**Objective**: Show each line of the data below that contains the word "items".

**Material to process**:
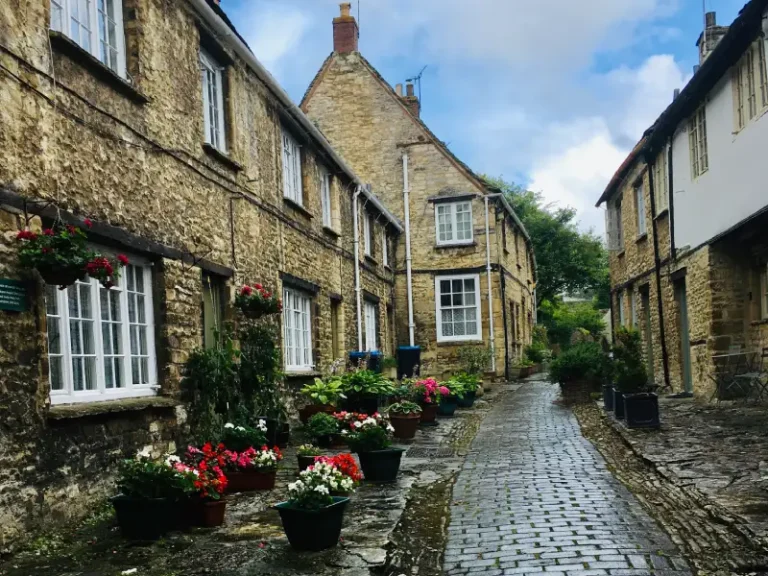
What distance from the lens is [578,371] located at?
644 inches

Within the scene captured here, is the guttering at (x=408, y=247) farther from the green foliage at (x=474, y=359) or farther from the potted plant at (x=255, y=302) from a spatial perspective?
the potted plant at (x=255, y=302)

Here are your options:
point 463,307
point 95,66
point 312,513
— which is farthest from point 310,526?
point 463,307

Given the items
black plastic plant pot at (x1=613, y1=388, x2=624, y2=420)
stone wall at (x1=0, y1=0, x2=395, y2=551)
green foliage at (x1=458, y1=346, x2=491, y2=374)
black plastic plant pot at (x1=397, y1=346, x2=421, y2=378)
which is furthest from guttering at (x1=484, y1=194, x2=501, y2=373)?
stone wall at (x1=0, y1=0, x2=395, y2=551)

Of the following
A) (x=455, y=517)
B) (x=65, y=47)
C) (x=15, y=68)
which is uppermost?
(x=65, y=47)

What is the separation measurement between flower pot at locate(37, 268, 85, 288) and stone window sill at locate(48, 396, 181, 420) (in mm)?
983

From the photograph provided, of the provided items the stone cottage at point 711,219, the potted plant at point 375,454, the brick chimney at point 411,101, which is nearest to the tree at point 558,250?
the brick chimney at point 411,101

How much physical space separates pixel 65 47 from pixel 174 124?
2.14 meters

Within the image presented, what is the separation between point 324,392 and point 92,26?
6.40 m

* * *

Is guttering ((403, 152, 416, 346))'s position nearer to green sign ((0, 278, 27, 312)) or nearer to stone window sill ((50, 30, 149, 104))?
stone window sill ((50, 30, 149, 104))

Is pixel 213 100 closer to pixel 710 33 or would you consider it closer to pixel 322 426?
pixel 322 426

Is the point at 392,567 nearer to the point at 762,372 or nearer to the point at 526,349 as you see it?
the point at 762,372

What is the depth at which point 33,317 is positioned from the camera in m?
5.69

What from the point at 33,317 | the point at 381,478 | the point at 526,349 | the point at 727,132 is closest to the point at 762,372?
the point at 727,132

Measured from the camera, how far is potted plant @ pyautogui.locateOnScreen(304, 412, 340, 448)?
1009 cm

**Solution for this problem**:
Given the items
From the photograph provided, of the provided items the stone cottage at point 711,219, the potted plant at point 375,454, the brick chimney at point 411,101, which is nearest to the tree at point 558,250?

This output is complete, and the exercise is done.